* [Work order]: Where the data below begins, start retyping exactly, and end on the line with "Arkansas' Rashad Boyd", which is included; no picture goes in.

Caption-style text data
****************

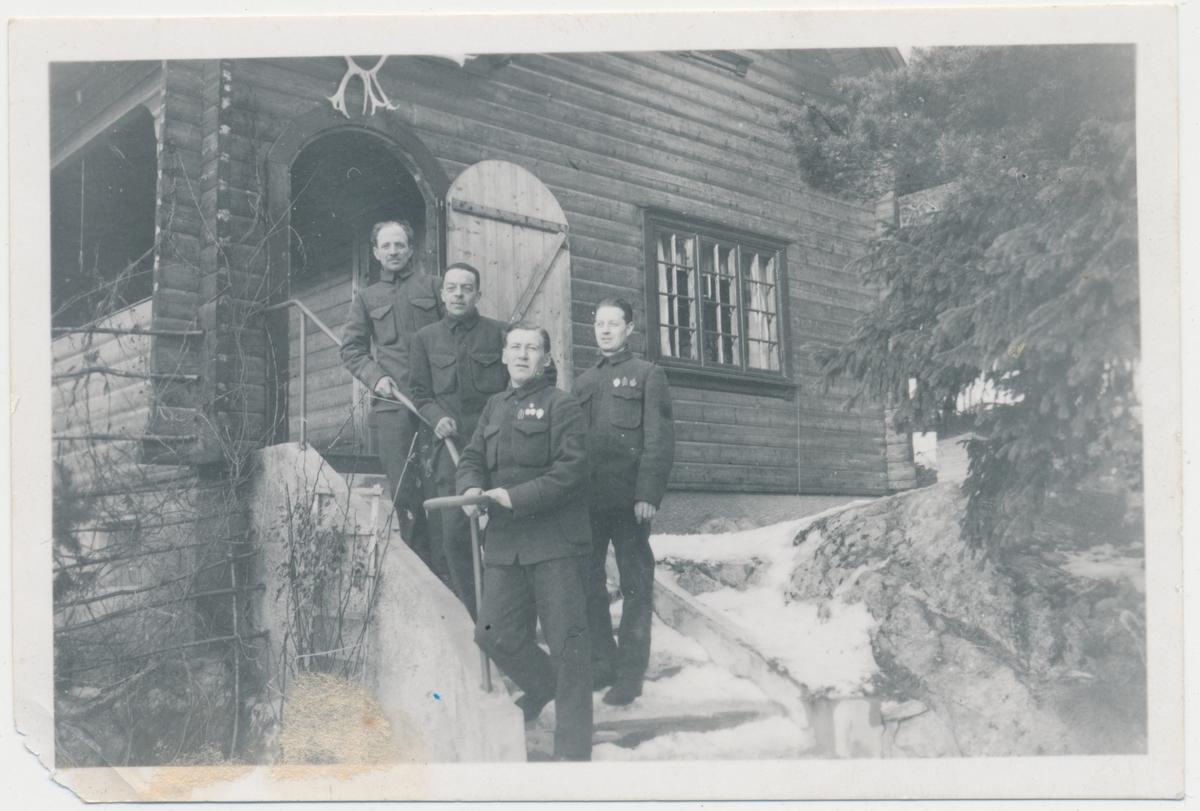 4 voksne menn i militæruniform foran hytta til Lars og Olga Mørk på Langebåt, ukjente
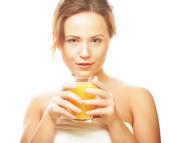 Woman isolated shot drinking orange juice — Stock Photo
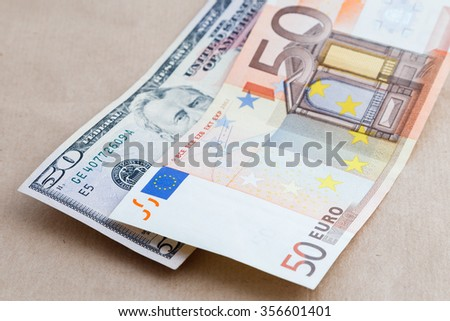 Background of American and European bills - stock photo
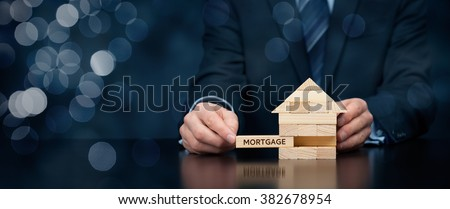 Mortgage concept. Financial agent complete wooden model of the house with last piece with text mortgage. Wide banner composition with bokeh background. #382678954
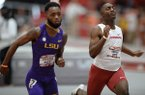 Arkansas' Rashad Boyd (right) finishes alongside LSU's Correion Mosby as he competes in the 60 meters Saturday, Jan. 26, 2019, during the Razorback Invitational in the Randal Tyson Track Center in Fayetteville.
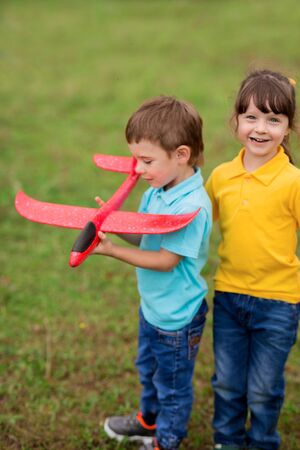 children - a boy in a blue T-shirt and a girl in yellow play a foam plastic toy red plane in nature Foto de archivo
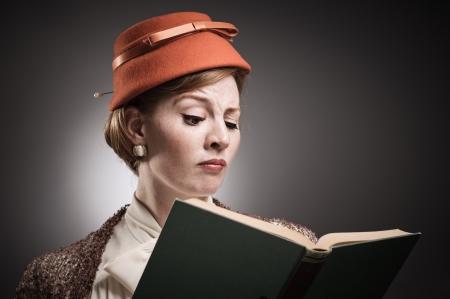 A woman in retro garb reading a book.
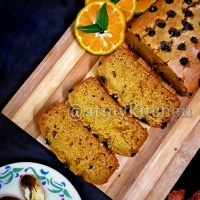 Whole Wheat Orange Cake / Moist Orange Cake / Eggless Jaggery Orange Cake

****************

* [Problem solution]:
 4 voksne menn i militæruniform foran hytta til Lars og Olga Mørk på Langebåt, ukjente
 Woman isolated shot drinking orange juice — Stock Photo
 Background of American and European bills - stock photo
 Mortgage concept. Financial agent complete wooden model of the house with last piece with text mortgage. Wide banner composition with bokeh background. #382678954
 Arkansas' Rashad Boyd (right) finishes alongside LSU's Correion Mosby as he competes in the 60 meters Saturday, Jan. 26, 2019, during the Razorback Invitational in the Randal Tyson Track Center in Fayetteville.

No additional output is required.